Ejercicios por resolver.
1 – Reproduce tal cual la parte del fragmento que va entre "Pero ¿Qué fue" y "conocimiento del Señor.", ambos incluidos.
2 – Según el fragmento, ¿por qué se retrasó casi dos décadas la reconstrucción de Jerusalén y su templo? Responde en una a tres oraciones.
3 – Contesta estas preguntas con datos del fragmento:
(a) ¿Cuántos años duró el cautiverio de los judíos en Babilonia?
(b) ¿Qué rey permitió a los judíos volver del cautiverio?
(c) ¿Qué capítulo del libro de Zacarías se propone analizar el fragmento?

Fragmento.
══════════

Debido a su continua desobediencia y las abominaciones que cometieron delante del Señor, los judíos habían sido llevados cautivos a Babilonia, situación que se prolongó por 70 años. Luego de ese lapso, el Señor tuvo misericordia de este pueblo rebelde, y despertó el corazón del rey Ciro de Persia para que les permitiera volver del cautiverio y reconstruir la ciudad de Jerusalén y su templo. Este regreso de los judíos desde la cautividad es lo que nos relata el libro de Esdras.

Sin embargo, el pueblo de Dios enfrentó diversos obstáculos en la reconstrucción. Los pueblos que vivían en la zona no querían que se reconstruyera Jerusalén ni su templo, por lo que se les opusieron primero con engaños, y luego con violencia. Esta oposición intimidó al pueblo de Dios y retardó la obra casi dos décadas.

Ante todos estos ataques desde el frente enemigo, el pueblo de Dios se desanimó y abandonó la reconstrucción. Cada uno comenzó a preocuparse por sus propios asuntos, y al parecer muchos empezaron a excusarse diciendo: “todavía no es tiempo de reconstruir la Casa de Dios”.

En este contexto es que comienza el capítulo 5 del libro de Esdras: «Profetizaron Hageo y Zacarías hijo de Iddo, ambos profetas, a los judíos que estaban en Judá y en Jerusalén en el nombre del Dios de Israel quien estaba sobre ellos. 2 Entonces se levantaron Zorobabel hijo de Salatiel y Josué hijo de Josadac, y comenzaron a reedificar la casa de Dios que estaba en Jerusalén; y con ellos los profetas de Dios que les ayudaban» (vv. 1-2)

Pero ¿Qué fue lo que profetizaron estos hombres, que animó al pueblo de Dios a seguir con la reconstrucción? Hoy nos concentraremos en Zacarías, quien exhortó al pueblo a considerar que estaban incurriendo en los mismos pecados que sus antepasados, quienes en su rebelión habían sido castigados por Dios con el exilio. Los llamó a volverse al Señor, ya que de esa manera el Señor se volvería a ellos. También mostró al pueblo que el Ángel de Jehová, que es Cristo, intercedía por ellos, y que Dios se había vuelto a Jerusalén con misericordia. Profetizó que algo mucho mayor vendría, cuando Dios habitaría en medio de su pueblo, y las naciones vendrían al conocimiento del Señor.

Hoy analizaremos específicamente el cap. 3 del libro de Zacarías, en el que se muestra que el Señor ha decidido perdonar a su pueblo y limpiarlo de sus pecados.

       I.            El hombre más limpio del mundo

(v. 1) El versículo comienza diciendo «Me mostró al sumo sacerdote…». ¿Quién era este que hablaba con Zacarías? Era el Ángel de Jehová. Le muestra a Josué, quien era el sumo sacerdote, el mismo que junto a Zorobabel aparece en los primeros capítulos del libro de Esdras guiando al pueblo de Dios de regreso a la tierra de Judá, luego del exilio de 70 años en Babilonia.

══════════

[Entradas de datos extraídos]
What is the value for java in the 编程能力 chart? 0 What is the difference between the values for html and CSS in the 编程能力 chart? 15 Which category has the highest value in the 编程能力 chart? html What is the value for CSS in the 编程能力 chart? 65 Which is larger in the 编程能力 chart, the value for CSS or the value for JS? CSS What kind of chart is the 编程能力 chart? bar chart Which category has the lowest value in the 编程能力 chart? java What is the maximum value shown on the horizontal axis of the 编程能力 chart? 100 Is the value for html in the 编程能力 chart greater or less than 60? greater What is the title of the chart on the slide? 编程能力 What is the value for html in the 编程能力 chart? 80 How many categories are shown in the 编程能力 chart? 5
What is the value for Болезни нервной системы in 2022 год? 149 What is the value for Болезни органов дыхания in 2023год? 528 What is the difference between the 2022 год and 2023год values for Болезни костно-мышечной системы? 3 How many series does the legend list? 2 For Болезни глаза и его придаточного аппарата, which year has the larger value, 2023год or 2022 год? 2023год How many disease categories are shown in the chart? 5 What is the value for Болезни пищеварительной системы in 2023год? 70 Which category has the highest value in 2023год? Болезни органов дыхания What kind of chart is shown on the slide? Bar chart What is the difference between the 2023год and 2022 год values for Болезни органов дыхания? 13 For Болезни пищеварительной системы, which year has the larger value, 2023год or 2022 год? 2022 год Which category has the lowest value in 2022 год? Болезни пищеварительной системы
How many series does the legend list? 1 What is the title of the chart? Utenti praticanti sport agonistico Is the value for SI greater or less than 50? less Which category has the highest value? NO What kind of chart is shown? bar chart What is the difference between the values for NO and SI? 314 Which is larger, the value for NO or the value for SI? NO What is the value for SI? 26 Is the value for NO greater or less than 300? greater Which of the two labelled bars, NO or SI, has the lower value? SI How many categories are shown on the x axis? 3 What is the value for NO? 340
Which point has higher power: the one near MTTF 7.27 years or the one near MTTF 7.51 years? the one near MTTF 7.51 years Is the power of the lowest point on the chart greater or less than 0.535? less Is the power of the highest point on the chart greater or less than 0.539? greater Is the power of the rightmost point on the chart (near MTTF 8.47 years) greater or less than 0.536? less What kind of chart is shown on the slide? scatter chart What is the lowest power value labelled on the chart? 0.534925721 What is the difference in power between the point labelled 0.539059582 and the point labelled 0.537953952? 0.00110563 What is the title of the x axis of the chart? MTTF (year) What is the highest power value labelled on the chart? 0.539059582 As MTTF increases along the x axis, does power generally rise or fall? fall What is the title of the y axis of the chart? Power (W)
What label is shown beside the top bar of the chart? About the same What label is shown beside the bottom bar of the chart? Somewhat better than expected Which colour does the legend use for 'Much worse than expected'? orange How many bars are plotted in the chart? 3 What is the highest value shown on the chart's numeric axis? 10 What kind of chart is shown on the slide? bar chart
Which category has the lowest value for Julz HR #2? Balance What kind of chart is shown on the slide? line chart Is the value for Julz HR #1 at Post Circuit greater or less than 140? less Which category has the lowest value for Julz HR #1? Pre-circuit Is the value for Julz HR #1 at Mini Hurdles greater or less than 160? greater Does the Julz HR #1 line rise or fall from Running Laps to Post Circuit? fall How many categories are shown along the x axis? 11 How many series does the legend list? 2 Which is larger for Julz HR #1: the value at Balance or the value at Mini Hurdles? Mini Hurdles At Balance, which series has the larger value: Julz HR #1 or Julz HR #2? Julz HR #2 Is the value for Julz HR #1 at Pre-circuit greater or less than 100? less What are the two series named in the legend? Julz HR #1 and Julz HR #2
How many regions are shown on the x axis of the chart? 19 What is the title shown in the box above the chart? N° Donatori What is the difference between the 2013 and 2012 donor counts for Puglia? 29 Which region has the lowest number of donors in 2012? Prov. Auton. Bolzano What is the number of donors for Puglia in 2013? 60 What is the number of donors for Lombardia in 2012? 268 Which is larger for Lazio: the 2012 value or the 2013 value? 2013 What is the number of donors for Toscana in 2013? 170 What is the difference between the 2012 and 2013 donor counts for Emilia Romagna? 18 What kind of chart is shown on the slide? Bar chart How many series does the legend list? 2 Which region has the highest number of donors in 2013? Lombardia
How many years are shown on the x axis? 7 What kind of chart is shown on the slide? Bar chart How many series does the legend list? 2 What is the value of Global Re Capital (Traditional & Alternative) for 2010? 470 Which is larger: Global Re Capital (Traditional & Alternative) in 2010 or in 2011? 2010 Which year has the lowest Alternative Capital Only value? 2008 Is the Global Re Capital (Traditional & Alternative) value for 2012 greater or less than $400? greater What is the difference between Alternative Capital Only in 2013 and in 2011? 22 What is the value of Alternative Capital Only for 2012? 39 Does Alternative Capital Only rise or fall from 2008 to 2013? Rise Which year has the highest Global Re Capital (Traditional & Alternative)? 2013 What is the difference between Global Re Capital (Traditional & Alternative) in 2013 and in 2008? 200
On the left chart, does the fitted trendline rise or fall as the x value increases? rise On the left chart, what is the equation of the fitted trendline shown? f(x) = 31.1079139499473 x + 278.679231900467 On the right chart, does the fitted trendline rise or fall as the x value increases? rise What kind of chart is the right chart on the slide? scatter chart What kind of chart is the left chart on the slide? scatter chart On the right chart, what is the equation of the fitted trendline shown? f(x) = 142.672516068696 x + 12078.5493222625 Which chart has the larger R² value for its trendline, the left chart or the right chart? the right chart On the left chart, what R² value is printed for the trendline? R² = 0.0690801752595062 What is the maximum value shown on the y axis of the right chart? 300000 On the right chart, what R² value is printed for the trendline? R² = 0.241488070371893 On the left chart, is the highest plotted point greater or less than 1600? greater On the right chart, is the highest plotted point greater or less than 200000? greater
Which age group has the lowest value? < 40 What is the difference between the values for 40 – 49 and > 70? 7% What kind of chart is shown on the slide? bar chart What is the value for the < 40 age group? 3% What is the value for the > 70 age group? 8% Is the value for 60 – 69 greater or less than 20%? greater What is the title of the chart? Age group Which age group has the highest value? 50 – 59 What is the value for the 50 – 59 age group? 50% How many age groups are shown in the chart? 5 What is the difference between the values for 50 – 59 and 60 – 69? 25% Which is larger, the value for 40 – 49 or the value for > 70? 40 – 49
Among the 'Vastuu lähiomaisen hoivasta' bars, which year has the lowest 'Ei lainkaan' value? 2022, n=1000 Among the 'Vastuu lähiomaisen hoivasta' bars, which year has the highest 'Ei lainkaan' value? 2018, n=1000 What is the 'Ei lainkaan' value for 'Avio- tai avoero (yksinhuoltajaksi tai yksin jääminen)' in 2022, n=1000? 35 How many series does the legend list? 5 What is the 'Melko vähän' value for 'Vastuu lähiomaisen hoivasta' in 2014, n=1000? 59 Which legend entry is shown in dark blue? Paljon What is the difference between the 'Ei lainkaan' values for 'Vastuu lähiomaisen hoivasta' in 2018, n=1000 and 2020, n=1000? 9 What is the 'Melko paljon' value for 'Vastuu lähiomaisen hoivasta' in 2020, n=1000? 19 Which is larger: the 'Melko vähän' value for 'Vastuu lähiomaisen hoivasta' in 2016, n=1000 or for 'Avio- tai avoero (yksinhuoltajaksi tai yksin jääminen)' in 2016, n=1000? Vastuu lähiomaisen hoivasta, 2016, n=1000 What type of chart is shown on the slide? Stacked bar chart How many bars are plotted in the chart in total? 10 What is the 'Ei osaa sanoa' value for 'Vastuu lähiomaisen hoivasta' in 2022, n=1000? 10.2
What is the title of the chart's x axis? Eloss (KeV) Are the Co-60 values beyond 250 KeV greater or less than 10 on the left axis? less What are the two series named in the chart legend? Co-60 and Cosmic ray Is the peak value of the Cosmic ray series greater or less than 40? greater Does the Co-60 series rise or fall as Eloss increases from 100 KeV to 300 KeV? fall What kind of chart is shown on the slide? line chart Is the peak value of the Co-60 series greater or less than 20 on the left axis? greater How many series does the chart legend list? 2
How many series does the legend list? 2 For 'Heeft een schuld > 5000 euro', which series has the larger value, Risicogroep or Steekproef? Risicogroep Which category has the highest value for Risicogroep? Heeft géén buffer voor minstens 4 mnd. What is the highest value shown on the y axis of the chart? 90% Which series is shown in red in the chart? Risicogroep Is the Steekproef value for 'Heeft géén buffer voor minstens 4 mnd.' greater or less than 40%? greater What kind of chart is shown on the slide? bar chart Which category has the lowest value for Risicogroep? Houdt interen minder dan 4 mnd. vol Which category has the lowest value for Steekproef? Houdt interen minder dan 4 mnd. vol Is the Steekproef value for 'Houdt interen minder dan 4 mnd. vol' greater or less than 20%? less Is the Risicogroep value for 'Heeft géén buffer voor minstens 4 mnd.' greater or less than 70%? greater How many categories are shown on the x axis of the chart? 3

══════════

Respuestas esperadas.
1 –
Pero ¿Qué fue lo que profetizaron estos hombres, que animó al pueblo de Dios a seguir con la reconstrucción? Hoy nos concentraremos en Zacarías, quien exhortó al pueblo a considerar que estaban incurriendo en los mismos pecados que sus antepasados, quienes en su rebelión habían sido castigados por Dios con el exilio. Los llamó a volverse al Señor, ya que de esa manera el Señor se volvería a ellos. También mostró al pueblo que el Ángel de Jehová, que es Cristo, intercedía por ellos, y que Dios se había vuelto a Jerusalén con misericordia. Profetizó que algo mucho mayor vendría, cuando Dios habitaría en medio de su pueblo, y las naciones vendrían al conocimiento del Señor.

2 – Los pueblos que vivían en la zona no querían que se reconstruyera Jerusalén ni su templo. Por eso se opusieron al pueblo de Dios, primero con engaños y luego con violencia. Esa oposición lo intimidó y retardó la obra casi dos décadas.

3 –
(a) Duró 70 años.
(b) Fue el rey Ciro de Persia.
(c) Es el capítulo 3.